Les spasmes des paupières et du visage peuvent avoir un impact significatif sur la qualité de vie d’un patient, mais parvenir à la cause profonde du spasme – il peut s’agir d’une myokymie, d’un blépharospasme essentiel bénin ou d’un spasme hémifacial – peut être un défi pour le clinicien. Dans cet article, nous vous donnerons des conseils qui peuvent vous aider à diagnostiquer et à gérer ces conditions parfois difficiles.
Un aperçu
Dans la pratique neurologique et ophtalmique, classé du moins au plus grave, le spectre des spasmes des paupières et du visage comprend la myokymie des paupières (petites contractions involontaires de la paupière), le blépharospasme essentiel bénin (spasmes involontaires qui entraînent une fermeture partielle ou complète de l’œil) et le spasme hémifacial (spasmes des muscles contrôlant les expressions faciales) (tableau 1). Ces troubles consistent tous en des mouvements involontaires du visage qui peuvent être difficiles à gérer par les patients dans la vie quotidienne.
Myokymie des paupières
Le trouble des mouvements involontaires du visage le plus fréquent est la myokymie des paupières. La myokymie des paupières consiste en des contractions involontaires, fines, continues, ondulantes et non synchrones des fibres musculaires striées des protracteurs des paupières. En électrophysiologie, elle se caractérise par une décharge asynchrone spontanée d’unités motrices adjacentes en doublets ou triplets à une fréquence de 30 à 70 Hertz avec des intervalles de 100 à 200 ms séparant les décharges individuelles.2,3 La myokymie des paupières est considérée comme un processus bénin, autolimité, unilatéral et intermittent, la paupière inférieure étant plus touchée que la supérieure. Les épisodes sont transitoires et durent de quelques jours à quelques semaines ou mois, les spasmes se produisant par intermittence tout au long de la journée pendant plusieurs heures à la fois4
Les facteurs d’incitation comprennent le stress, l’épuisement, la consommation excessive de caféine ou d’alcool et l’effort physique5. La myokymie des paupières est le plus souvent isolée au muscle orbicularis oculi, mais elle peut s’étendre à d’autres muscles d’un ou des deux côtés du visage, auquel cas on parle de myokymie faciale.2
La myokymie faciale est causée par des lésions du noyau du nerf facial dans le pons dues à des maladies démyélinisantes comme la sclérose en plaques ou à une compression due à des tumeurs du tronc cérébral. Dans de rares cas, une myokymie persistante de la paupière a été signalée comme un signe de présentation d’une sclérose en plaques ou d’une tumeur du tronc cérébral.3 Si l’affection est chronique, réfractaire à l’élimination des facteurs d’incitation et qu’elle affecte la qualité de vie du patient, les injections de toxine botulique peuvent être efficaces dans le traitement. Le mécanisme et l’efficacité des injections de toxine botulique sont discutés en détail dans la section suivante. Une myokymie persistante de la paupière réfractaire aux traitements ci-dessus doit faire suspecter une lésion du tronc cérébral telle que décrite ci-dessus et justifie une analyse par imagerie par résonance magnétique.

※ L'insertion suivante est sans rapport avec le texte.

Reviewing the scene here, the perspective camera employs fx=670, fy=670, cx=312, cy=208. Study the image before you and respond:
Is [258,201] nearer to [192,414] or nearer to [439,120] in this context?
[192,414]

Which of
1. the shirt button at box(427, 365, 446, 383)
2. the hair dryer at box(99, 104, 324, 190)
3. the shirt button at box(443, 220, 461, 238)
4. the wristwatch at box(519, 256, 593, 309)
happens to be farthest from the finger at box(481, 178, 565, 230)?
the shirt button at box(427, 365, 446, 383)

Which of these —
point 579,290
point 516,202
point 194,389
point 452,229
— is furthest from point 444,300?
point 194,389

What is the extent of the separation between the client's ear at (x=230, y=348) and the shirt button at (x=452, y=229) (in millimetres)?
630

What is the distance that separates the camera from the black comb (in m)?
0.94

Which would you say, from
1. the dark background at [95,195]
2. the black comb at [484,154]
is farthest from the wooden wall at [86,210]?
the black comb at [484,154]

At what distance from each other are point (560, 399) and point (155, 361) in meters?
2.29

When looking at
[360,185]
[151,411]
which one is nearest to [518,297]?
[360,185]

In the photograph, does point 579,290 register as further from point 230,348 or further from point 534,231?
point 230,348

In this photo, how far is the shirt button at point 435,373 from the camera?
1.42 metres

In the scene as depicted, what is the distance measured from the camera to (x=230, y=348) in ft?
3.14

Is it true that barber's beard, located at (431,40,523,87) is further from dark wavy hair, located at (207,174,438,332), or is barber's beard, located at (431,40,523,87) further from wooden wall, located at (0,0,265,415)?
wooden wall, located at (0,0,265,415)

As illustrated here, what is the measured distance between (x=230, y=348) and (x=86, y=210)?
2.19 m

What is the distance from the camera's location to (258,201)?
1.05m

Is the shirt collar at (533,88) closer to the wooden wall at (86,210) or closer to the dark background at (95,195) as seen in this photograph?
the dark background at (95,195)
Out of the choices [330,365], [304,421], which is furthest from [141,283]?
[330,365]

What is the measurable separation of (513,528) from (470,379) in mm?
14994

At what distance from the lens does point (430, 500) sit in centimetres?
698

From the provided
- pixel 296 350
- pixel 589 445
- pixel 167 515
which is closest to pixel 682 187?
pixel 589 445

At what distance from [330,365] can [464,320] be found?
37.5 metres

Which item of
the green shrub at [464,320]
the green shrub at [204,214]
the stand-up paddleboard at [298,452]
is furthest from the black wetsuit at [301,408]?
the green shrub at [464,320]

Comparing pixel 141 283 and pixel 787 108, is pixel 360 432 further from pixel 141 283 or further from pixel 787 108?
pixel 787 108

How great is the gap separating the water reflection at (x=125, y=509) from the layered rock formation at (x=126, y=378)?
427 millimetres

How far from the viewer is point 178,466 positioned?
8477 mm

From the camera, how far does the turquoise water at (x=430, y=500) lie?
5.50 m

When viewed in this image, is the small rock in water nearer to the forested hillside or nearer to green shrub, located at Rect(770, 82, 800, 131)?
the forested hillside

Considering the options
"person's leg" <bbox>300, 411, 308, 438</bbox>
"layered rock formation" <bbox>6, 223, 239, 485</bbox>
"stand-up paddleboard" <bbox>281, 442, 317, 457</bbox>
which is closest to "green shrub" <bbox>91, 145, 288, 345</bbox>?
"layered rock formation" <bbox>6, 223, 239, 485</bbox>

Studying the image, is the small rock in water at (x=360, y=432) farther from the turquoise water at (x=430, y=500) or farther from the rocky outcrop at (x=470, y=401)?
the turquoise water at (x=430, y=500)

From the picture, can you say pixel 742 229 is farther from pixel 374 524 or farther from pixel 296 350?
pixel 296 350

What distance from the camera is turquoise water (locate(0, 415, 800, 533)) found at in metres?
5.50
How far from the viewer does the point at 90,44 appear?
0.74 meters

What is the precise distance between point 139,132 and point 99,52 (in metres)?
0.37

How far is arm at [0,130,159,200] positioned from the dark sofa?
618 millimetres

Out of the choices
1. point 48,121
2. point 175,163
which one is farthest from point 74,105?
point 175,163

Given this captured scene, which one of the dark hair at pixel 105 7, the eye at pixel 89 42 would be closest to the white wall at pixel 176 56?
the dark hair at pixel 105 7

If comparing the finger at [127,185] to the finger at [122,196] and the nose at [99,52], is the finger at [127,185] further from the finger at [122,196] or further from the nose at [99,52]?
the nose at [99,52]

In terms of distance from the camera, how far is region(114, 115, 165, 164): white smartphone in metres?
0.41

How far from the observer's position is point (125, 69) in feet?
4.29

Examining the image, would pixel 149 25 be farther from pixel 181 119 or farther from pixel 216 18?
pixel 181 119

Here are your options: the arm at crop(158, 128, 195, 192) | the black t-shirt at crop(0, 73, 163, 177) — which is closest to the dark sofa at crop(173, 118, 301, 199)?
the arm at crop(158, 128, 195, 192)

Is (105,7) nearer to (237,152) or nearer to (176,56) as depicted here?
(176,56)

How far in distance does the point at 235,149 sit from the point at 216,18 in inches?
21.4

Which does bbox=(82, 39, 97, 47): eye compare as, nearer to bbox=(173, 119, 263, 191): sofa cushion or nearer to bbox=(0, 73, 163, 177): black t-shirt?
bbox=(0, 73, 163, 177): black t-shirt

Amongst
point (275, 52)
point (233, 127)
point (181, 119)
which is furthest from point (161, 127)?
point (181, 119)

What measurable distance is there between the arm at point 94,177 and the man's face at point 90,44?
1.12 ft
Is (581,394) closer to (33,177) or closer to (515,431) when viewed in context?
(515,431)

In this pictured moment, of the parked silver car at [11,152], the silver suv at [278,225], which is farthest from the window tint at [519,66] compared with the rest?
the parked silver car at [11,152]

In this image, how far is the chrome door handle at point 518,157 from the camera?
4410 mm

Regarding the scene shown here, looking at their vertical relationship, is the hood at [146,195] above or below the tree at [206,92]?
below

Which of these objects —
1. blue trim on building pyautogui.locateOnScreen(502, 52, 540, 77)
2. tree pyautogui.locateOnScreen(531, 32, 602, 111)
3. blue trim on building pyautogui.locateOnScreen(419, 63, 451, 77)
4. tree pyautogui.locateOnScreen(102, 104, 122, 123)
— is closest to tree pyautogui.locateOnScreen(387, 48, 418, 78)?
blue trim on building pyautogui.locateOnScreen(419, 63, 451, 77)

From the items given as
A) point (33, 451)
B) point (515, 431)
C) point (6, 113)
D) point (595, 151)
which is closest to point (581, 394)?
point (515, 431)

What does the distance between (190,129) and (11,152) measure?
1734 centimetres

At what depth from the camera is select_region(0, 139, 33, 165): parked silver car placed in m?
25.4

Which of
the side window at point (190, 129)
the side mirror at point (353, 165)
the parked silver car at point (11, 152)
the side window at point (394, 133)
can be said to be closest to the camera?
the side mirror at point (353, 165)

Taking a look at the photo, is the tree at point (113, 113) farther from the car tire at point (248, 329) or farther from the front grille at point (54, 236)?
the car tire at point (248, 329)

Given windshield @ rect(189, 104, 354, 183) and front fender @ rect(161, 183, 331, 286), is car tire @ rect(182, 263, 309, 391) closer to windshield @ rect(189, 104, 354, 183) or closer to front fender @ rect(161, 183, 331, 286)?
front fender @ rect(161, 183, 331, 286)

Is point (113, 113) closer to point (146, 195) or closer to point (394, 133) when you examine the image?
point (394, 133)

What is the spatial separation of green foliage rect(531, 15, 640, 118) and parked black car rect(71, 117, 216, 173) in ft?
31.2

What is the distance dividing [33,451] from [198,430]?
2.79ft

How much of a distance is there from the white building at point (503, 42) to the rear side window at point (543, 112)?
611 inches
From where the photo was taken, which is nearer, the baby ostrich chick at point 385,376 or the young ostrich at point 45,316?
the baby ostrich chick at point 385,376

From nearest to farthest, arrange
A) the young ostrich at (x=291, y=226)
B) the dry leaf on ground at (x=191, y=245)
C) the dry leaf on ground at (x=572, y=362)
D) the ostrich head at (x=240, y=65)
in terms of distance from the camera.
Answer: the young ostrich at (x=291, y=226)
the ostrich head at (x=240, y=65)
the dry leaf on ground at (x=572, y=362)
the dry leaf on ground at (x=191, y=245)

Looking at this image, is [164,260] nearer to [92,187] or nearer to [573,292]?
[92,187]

Blépharospasme essentiel bénin
Le BEB a été décrit pour la première fois en 1857 comme un trouble des spasmes involontaires des muscles protracteurs de la paupière qui entraîne une fermeture partielle ou complète de la paupière. Le BEB a une incidence de 1,4 à 13,3 cas pour 100 000, affecte les femmes trois fois plus souvent que les hommes et survient le plus souvent entre la cinquième et la septième décennie de la vie.7,8 Le BEB est le plus souvent un trouble sporadique, mais 27 pour cent des patients ont été signalés comme ayant un membre de leur famille atteint de dystonie, ce qui suggère une possible composante génétique.1
La pathophysiologie du BEB n’est pas bien comprise. Des études de tomographie par émission de positons et d’imagerie par résonance magnétique fonctionnelle ont montré une activation des régions du cerveau impliquées dans le contrôle et la régulation des muscles responsables du clignement des yeux, notamment le thalamus, le striatum, le cortex visuel antérieur, le cortex moteur primaire et le cervelet supérieur7,9.Des études animales ont montré que la déplétion de la dopamine dans la substantia nigra diminue l’inhibition du réflexe de clignement du trijumeau, ce qui entraîne une hypersensibilité de ce réflexe en réponse à la lumière et à la sécheresse.10 Les facteurs d’incitation au BEB comprennent le stress, la consommation excessive de caféine, la conduite automobile, le fait de regarder la télévision, la lecture, les lumières vives, l’air pollué, le vent, le bruit et certains mouvements des yeux et de la tête11,12.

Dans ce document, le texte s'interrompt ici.